One of the most important things to Omeni is ensuring — to the best of her ability — that the flowers she sells are local. Walton’s co-ownership of a flower farm made the process a little easier and helped Walton to transition into the creative space working at 1 Blossom 2 Bloom more seamlessly.
“And so what’s been really cool for me is that I get to see the farm to table, if you will,” Walton said. “Seeing the process of here’s what’s happening with the process of growing and here’s what happens when it actually comes to the flower shop.”
1 Blossom 2 Bloom also means more than just its existence as a business to Walton, and especially Omeni as the main florist, because less than 3 percent of florists in the United States are Black.
When customers visit 1 Blossom 2 Bloom or purchase flowers at a pop-up, they often assume Walton is the owner of the business, which speaks to how people see Black women in society, Walton said. Continuing to grow and build 1 Blossom 2 Bloom uplifts Omeni’s self-image and cements her position within society and in her own mind.
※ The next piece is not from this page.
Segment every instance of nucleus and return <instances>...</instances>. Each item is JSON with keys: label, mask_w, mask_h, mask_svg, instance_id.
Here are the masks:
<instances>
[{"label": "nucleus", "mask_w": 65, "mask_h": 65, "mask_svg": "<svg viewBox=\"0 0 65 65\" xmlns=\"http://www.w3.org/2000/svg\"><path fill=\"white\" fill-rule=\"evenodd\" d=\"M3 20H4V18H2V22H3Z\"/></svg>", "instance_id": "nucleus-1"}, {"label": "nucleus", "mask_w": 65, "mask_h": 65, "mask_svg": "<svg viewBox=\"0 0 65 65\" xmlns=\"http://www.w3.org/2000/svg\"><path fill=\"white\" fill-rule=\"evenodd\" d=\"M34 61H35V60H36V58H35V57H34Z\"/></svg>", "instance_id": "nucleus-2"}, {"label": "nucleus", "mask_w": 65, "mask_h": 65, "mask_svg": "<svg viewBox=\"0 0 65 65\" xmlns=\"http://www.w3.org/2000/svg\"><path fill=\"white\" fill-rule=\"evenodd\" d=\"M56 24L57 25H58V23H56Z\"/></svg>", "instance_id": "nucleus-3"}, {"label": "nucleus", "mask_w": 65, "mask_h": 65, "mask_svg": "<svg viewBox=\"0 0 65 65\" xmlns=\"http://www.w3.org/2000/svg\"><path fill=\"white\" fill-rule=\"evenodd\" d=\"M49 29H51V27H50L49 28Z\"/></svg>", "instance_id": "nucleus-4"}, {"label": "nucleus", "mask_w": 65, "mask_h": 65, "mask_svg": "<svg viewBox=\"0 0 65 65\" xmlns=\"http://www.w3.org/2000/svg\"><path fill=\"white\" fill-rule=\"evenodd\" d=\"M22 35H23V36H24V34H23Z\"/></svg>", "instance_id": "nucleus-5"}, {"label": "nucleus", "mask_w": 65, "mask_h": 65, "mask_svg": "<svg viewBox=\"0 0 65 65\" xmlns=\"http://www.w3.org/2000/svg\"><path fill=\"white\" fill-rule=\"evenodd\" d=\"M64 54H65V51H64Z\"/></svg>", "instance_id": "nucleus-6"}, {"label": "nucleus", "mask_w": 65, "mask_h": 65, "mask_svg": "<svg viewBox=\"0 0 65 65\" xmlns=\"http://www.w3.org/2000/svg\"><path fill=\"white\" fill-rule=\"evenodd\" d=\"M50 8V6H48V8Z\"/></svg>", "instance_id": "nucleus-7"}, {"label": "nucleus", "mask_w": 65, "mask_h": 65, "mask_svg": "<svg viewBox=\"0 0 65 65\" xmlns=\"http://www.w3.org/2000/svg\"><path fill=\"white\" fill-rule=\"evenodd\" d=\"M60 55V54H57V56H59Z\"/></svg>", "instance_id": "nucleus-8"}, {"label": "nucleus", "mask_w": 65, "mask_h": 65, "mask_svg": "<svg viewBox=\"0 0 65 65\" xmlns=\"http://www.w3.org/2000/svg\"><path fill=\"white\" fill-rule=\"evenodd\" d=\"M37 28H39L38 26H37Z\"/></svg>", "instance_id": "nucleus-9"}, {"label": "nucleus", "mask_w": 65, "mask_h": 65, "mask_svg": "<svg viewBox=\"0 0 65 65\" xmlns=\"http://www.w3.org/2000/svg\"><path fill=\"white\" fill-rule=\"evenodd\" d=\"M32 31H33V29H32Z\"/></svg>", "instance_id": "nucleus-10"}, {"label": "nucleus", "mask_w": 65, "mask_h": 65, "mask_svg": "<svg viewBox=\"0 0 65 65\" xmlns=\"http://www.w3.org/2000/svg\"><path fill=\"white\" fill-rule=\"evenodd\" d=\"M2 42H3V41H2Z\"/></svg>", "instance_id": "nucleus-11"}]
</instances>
“I’ve always been something to someone else,” she said. “1 Blossom 2 Bloom is mine and it’s something I created in this world just for me.”
Through her work, Omeni wants to uplift the Durham community and those around her, especially in difficult times.
After the election results, Omeni and Walton said they felt hopeless existing as minorities in the United States. Walton then noticed a bunch of marigolds in the store that hadn’t been designated to be sold yet. Rather than wasting the flowers or simply selling them, Walton gathered the flowers and placed them in various buckets around the city with the sign “Life is hard, take a stem,” attempting to brighten Durham residents’ spirits after the election through a simple gesture.
“In a moment where I felt powerless, I thought maybe I can offer a glimmer of hope on a day that felt kind of bleak,” Walton said. “And I love the way that flowers have the power to do that.”
Flowers can be present at almost any occasion in one’s life, and their purpose is so much deeper than what it appears on the surface. The light they shine in every moment is what Omeni hopes to promote through her art and business.
She plans to continue to bring brightness to those dark moments or to enhance the beauty of the already exciting ones, despite how she and her practice can often be overlooked by society. Omeni powers through, propelling the concept of living life the way that she wants to, despite outside opinions.
“When I started 1 Blossom 2 Bloom, it was definitely about living life to its fullest extent and realizing that in this moment, just like a flower, this is your opportunity to bloom without question, without judgment, without anything,” she said. “And that’s what I hope I express to people as a Black florist that you get to be.”